Take Distant Valor, for instance.  For a while, I noticed an entry for ISBN 0788166239, but by “G. X. Moreau” and published by Diane Publishing.  I wrote to Diane Publishing and asked them to provide me a copy of the license for the work.  They wrote back that they didn’t have one and that they had purchased about twenty copies used and that an intern had made an error in assigning the ISBN to it.  But the entry lives on.  I’ve written to Bookwire (part of Bowker) and to Amazon and asked that it be removed.  We’ll see . . .

In another case, several titles that we reissued have entries that are just ASINs and aren’t tied to any ISBN.  These are, in fact, used books and in one case the UK edition that shouldn’t be for sale in the US (but since it’s a used book, I’d guess one can’t stop it).  What’s happening is that third-party sellers of used and even new books create these entries but don’t use the appropriate links.  There is a “Have one to sell?” link on pretty much every book.  If you click that, it allows you to create a new entry that links to the existing entry for the book.  And I like that.  If used books must be sold right next to the new one, let’s keep it all tidy, eh?

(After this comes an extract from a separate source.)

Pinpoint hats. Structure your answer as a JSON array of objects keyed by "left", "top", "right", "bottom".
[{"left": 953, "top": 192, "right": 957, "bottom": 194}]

Now, I don’t know if these non-linked ASINs are actually erroneous entries or if the people using them are just trying to game the system somehow.  Perhaps used-book sellers don’t want links to the new editions or Kindle edition?  I don’t know.  But I wrote to Amazon about a bunch of them and I’ll be curious to see if anything gets cleaned up, e.g., do all of those used editions under some random ASIN suddenly show up under the right ISBN (paperback or hardcover) for the book.

Regardless of what the result is, though, I do suggest that authors do their own spring cleaning.  Get on Amazon, Bookwire, BN, Audible, etc., and look up your books.  Perhaps include Amazon UK, CA, DE, JP, etc., and see what editions are yours there.  See an edition you don’t remember authorizing?  Ask your agent or publisher if they licensed the rights.  If you can’t figure it out, then have your agent or publisher (or do it yourself if rights have reverted and you have no agent) write to the publisher listed or seller listed and see if you can figure it out.  There’s a chance that there’s foreign rights income due you or that you have found a pirate.  If you really can’t get to the bottom of it, write to the Amazon site itself and explain the situation.  If there’s actual copyright infringement going on, I’d expect the title to be pulled.

Next, pull out all of your contracts for rights, e.g., translation, audio, etc. and review the reversion clauses.  Many contracts are for a set number of years and others can be cancelled if sales don’t exceed a certain number.  Books that are under contract but not selling are lost money.  Many translation rights contracts say nothing about eBooks.  Talk to your agent about getting rights back and licensing again to another foreign publisher who will also produce eBooks.

Too many authors let things slide, I find.  Sure, if you have an agent, the agent has an incentive to stay on top of reversions, but the process of checking all of your titles on Amazon and inquiring about suspicious listings is a time-consuming one that will forever be a low priority.  So take a couple of hours and do that yourself.  In the end, it may help not only make your listing on Amazon and other booksellers look better, but to also sell more books!